La sospensione delle vendite allo scoperto era stata disposta dalla Consob lo scorso 17 marzo nel timore di attacchi speculativi al listino italiano che, nel corso delle prime settimane di epidemia, aveva registrato crolli diffusi, soprattutto nel settore bancario, con volumi per oltre la metà riconducibili a vendite allo scoperto. Nel periodo in cui è rimasto in vigore lo stop Consob ha rilevato una riduzione della liquidità. Il provvedimento era stato disposto per una durata massima di tre mesi, tuttavia l'Authority guidata da Paolo Savona «alla luce della progressiva normalizzazione delle condizioni generali di mercato» ha anticipato di un mese la rimozione dello stop, pur impegnandosi a «continuare a monitorare attentamente l'andamento» di Piazza Affari pronta a procedere, qualora mutassero le condizioni, a nuovi interventi in coordinamento con l'autorità europea (Esma).

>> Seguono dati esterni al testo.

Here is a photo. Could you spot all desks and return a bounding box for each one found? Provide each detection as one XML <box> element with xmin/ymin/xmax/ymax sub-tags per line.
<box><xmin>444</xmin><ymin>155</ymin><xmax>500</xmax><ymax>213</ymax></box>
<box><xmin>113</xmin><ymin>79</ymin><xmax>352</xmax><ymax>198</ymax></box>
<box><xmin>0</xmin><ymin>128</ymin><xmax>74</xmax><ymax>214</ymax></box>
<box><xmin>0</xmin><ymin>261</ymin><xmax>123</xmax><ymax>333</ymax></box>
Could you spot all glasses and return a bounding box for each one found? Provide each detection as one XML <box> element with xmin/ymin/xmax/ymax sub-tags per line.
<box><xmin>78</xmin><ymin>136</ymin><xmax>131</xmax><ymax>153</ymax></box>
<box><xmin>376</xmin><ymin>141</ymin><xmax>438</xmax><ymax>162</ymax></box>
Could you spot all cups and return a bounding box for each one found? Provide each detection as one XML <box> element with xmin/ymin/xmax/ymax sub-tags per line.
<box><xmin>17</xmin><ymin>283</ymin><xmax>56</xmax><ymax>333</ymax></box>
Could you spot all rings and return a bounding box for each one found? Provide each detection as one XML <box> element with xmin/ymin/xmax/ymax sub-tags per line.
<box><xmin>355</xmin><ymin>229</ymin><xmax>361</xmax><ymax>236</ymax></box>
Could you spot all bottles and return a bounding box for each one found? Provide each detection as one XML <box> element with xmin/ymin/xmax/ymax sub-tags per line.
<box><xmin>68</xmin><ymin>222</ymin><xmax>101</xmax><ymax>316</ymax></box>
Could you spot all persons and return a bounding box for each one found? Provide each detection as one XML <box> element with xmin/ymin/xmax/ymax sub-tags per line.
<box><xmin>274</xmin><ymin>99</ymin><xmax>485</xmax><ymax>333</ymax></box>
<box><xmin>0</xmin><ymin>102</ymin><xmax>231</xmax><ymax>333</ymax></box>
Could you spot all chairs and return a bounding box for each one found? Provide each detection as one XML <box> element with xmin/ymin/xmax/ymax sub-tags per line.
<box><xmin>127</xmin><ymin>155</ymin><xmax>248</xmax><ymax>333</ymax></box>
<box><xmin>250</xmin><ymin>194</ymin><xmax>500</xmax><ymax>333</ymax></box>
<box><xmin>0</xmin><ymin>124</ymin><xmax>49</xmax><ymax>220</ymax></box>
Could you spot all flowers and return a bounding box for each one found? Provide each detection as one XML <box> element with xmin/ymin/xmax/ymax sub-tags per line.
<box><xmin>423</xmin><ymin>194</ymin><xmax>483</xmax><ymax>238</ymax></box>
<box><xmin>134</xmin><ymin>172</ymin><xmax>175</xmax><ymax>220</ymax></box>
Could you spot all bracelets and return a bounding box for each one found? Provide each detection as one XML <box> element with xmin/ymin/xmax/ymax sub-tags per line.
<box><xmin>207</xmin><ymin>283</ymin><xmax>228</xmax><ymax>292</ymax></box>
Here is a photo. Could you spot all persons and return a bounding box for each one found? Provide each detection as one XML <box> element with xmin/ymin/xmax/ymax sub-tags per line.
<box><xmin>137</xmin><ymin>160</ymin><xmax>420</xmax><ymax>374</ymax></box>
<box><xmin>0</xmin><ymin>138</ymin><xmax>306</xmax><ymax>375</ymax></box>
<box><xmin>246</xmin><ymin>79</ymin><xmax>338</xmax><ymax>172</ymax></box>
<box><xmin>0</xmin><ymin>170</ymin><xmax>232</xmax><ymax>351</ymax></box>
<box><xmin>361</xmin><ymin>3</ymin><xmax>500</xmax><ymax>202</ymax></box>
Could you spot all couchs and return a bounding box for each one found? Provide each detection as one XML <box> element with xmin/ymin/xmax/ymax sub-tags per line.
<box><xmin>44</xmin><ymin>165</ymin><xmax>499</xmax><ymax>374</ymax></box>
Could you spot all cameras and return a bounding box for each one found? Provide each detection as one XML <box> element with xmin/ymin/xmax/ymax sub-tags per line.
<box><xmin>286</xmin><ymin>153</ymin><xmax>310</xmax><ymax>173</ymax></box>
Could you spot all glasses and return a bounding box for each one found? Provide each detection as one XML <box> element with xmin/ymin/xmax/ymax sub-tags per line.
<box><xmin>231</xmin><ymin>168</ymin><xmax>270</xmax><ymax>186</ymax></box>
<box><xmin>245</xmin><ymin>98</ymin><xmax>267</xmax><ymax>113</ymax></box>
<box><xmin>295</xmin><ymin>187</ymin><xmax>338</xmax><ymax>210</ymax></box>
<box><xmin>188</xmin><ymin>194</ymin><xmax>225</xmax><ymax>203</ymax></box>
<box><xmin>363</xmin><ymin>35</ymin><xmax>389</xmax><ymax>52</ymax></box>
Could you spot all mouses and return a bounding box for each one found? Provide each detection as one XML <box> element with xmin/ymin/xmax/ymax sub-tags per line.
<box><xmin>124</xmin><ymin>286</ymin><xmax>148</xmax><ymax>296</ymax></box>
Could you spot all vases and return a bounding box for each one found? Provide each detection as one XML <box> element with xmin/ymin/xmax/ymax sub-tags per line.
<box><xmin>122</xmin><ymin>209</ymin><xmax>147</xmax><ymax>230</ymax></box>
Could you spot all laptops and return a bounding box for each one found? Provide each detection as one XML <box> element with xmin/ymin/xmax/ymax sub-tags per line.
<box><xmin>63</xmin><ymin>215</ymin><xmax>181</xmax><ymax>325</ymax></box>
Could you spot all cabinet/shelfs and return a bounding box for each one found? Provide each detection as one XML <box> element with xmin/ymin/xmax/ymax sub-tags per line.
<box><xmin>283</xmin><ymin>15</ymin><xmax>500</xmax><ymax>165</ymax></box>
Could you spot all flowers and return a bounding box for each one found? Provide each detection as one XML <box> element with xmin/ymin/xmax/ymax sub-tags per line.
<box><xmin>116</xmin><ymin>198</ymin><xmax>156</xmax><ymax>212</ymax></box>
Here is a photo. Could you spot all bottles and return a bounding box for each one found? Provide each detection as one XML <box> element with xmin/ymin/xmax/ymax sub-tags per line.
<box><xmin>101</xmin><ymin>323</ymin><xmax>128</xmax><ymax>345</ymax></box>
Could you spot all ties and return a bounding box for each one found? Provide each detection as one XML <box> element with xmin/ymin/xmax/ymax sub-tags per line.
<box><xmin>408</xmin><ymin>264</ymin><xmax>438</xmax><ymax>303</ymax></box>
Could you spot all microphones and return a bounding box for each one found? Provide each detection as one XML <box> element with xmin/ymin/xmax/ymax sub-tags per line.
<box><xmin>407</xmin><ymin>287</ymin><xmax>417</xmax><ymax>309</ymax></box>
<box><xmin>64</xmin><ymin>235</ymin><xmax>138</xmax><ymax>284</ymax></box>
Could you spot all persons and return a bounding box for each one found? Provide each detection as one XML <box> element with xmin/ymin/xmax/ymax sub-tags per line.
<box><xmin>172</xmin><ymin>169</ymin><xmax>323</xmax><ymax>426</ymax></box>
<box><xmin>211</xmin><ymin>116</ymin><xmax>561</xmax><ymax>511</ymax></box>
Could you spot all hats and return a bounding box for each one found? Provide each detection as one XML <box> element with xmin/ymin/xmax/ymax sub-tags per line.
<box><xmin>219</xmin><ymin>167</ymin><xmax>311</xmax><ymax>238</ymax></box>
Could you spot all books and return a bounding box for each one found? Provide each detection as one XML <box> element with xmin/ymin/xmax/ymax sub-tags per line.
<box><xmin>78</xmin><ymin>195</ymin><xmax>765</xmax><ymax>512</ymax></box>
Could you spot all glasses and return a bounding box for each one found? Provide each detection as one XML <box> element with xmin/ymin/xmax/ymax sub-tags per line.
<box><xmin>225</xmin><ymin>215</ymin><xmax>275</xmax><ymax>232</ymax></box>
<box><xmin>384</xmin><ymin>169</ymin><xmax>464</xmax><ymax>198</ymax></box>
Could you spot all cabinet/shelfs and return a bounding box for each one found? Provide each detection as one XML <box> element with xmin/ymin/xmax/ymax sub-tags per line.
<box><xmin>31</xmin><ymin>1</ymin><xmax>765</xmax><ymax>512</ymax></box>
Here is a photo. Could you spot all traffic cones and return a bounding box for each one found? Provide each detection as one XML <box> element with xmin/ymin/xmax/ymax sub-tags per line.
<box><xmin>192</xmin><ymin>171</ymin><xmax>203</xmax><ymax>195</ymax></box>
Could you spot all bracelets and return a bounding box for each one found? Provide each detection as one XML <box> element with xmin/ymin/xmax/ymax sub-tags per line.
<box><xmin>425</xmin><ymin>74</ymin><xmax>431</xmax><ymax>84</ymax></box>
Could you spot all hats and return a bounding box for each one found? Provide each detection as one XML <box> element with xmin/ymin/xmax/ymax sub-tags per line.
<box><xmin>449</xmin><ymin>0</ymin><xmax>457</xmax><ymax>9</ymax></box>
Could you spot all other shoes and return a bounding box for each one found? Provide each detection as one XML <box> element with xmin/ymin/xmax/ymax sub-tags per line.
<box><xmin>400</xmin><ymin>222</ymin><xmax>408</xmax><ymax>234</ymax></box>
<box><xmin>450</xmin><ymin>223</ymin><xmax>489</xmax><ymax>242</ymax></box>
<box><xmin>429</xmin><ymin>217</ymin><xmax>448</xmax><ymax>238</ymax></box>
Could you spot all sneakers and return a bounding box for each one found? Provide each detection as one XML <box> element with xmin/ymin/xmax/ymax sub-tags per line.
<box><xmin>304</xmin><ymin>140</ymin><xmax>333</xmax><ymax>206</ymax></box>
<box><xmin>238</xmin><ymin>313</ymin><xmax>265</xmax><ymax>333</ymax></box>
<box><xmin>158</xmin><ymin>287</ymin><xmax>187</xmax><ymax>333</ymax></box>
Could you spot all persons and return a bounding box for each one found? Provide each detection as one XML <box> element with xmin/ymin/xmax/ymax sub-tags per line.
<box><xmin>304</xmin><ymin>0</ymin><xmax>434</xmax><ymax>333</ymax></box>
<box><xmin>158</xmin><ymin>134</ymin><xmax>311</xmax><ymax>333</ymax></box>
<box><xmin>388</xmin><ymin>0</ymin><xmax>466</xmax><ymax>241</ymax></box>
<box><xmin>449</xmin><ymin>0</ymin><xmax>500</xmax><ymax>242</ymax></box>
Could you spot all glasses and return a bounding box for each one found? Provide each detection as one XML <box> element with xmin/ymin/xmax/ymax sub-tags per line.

La vendita allo scoperto, o short selling, consente agli investitori di scommettere sul ribasso di un titolo vendendo azioni non possedute direttamente, ma prese in prestito da intermediari dietro il versamento di un corrispettivo. Lo speculatore cede immediatamente i titoli con l'intento di ricomprarli in futuro a un prezzo inferiore per restituirli al proprietario.

Per guadagnare sui margini (sulla differenza tra il guadagno registrato dalla vendita e il costo del riacquisto) occorre tuttavia muovere volumi importanti di titoli e questo ha determinato le forti oscillazioni del mercato registrate ieri a Milano.